Print all of the entries below word for word, with no changes.

## A run of entries
★ ★ ★
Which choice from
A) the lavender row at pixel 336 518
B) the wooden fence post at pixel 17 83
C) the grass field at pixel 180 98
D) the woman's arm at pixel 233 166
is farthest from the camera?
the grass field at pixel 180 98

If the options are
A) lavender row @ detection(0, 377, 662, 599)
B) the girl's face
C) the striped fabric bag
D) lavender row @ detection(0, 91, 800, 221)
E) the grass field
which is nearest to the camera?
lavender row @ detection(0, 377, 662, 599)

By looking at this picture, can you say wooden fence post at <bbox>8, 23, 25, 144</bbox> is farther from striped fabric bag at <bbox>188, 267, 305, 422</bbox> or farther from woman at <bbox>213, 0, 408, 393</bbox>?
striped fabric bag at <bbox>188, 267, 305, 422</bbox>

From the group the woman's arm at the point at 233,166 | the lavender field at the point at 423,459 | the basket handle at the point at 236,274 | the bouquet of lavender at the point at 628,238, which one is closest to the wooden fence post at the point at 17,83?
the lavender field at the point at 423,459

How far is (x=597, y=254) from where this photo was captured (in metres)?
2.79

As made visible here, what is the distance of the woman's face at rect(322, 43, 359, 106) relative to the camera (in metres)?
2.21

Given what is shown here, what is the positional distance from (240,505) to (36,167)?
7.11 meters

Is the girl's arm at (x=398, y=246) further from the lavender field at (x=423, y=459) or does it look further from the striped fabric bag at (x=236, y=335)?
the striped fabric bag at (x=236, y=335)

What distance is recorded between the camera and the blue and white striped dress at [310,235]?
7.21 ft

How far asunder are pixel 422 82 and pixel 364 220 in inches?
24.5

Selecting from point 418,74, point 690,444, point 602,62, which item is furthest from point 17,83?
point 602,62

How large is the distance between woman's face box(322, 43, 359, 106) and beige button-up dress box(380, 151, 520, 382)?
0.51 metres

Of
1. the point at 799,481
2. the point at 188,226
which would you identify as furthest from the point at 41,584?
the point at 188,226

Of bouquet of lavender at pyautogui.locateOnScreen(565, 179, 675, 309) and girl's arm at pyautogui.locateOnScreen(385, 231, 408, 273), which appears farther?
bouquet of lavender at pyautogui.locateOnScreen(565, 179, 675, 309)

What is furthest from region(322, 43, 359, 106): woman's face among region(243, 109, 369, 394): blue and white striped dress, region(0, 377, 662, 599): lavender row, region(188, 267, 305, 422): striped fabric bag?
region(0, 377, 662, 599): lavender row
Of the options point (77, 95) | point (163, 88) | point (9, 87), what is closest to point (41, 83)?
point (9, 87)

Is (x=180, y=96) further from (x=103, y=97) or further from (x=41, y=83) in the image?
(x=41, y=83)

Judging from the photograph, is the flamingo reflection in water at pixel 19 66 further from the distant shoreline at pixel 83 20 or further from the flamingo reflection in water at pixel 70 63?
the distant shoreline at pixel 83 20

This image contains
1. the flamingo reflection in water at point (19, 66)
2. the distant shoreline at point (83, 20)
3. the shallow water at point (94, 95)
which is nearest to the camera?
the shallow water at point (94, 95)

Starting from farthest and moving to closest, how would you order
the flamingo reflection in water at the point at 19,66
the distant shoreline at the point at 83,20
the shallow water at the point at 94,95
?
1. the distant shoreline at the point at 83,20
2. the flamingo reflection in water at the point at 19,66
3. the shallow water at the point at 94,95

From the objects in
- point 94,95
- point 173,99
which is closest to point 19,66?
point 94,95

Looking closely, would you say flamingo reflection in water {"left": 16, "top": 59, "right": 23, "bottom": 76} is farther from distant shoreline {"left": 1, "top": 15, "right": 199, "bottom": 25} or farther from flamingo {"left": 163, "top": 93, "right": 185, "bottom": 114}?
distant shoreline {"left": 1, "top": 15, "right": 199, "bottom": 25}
★ ★ ★
## Written solution
Which choice from
A) the lavender row at pixel 336 518
B) the wooden fence post at pixel 17 83
C) the grass field at pixel 180 98
D) the woman's arm at pixel 233 166
is farthest from the camera?
the grass field at pixel 180 98

If the options are
A) lavender row @ detection(0, 377, 662, 599)
B) the girl's face
C) the striped fabric bag
D) lavender row @ detection(0, 91, 800, 221)
E) the grass field
which is nearest to the camera?
lavender row @ detection(0, 377, 662, 599)

By looking at this picture, can you say wooden fence post at <bbox>8, 23, 25, 144</bbox> is farther from striped fabric bag at <bbox>188, 267, 305, 422</bbox> or farther from woman at <bbox>213, 0, 408, 393</bbox>?
striped fabric bag at <bbox>188, 267, 305, 422</bbox>

From the group the woman's arm at the point at 233,166 | the lavender field at the point at 423,459 | the basket handle at the point at 236,274 | the bouquet of lavender at the point at 628,238, which one is closest to the wooden fence post at the point at 17,83?
the lavender field at the point at 423,459

How far is (x=597, y=254) from where this photo was captured (in metres)?
2.79

As made visible here, what is the distance of the woman's face at rect(322, 43, 359, 106) relative to the camera (in metres)?
2.21

Given what is shown here, what is the positional distance from (240,505) to (36,167)?
7.11 meters

Is the girl's arm at (x=398, y=246) further from the lavender field at (x=423, y=459) or does it look further from the striped fabric bag at (x=236, y=335)?
the striped fabric bag at (x=236, y=335)

What distance is recorded between the camera and the blue and white striped dress at [310,235]?
7.21 ft

How far asunder are pixel 422 82 and pixel 364 220 in inches?
24.5

Selecting from point 418,74, point 690,444, point 602,62, which item is furthest from point 17,83?
point 602,62

How large is the distance between woman's face box(322, 43, 359, 106) and beige button-up dress box(380, 151, 520, 382)?
0.51 metres

Of
1. the point at 799,481
2. the point at 188,226
which would you identify as furthest from the point at 41,584?
the point at 188,226

Of bouquet of lavender at pyautogui.locateOnScreen(565, 179, 675, 309) and girl's arm at pyautogui.locateOnScreen(385, 231, 408, 273), which appears farther?
bouquet of lavender at pyautogui.locateOnScreen(565, 179, 675, 309)

What is furthest from region(322, 43, 359, 106): woman's face among region(243, 109, 369, 394): blue and white striped dress, region(0, 377, 662, 599): lavender row, region(188, 267, 305, 422): striped fabric bag?
region(0, 377, 662, 599): lavender row
Of the options point (77, 95) | point (163, 88) | point (9, 87), what is closest to point (41, 83)?
point (9, 87)

Is (x=180, y=96) further from (x=103, y=97) or further from (x=41, y=83) in the image?
(x=41, y=83)

Judging from the photograph, is the flamingo reflection in water at pixel 19 66 further from the distant shoreline at pixel 83 20 or further from the flamingo reflection in water at pixel 70 63?
the distant shoreline at pixel 83 20

This image contains
1. the flamingo reflection in water at point (19, 66)
2. the distant shoreline at point (83, 20)
3. the shallow water at point (94, 95)
which is nearest to the camera?
the shallow water at point (94, 95)

Starting from farthest and moving to closest, how would you order
the flamingo reflection in water at the point at 19,66
the distant shoreline at the point at 83,20
the shallow water at the point at 94,95
?
1. the distant shoreline at the point at 83,20
2. the flamingo reflection in water at the point at 19,66
3. the shallow water at the point at 94,95

From the objects in
- point 94,95
- point 173,99
which is closest to point 19,66?
point 94,95

Looking closely, would you say flamingo reflection in water {"left": 16, "top": 59, "right": 23, "bottom": 76} is farther from distant shoreline {"left": 1, "top": 15, "right": 199, "bottom": 25} or farther from flamingo {"left": 163, "top": 93, "right": 185, "bottom": 114}?
distant shoreline {"left": 1, "top": 15, "right": 199, "bottom": 25}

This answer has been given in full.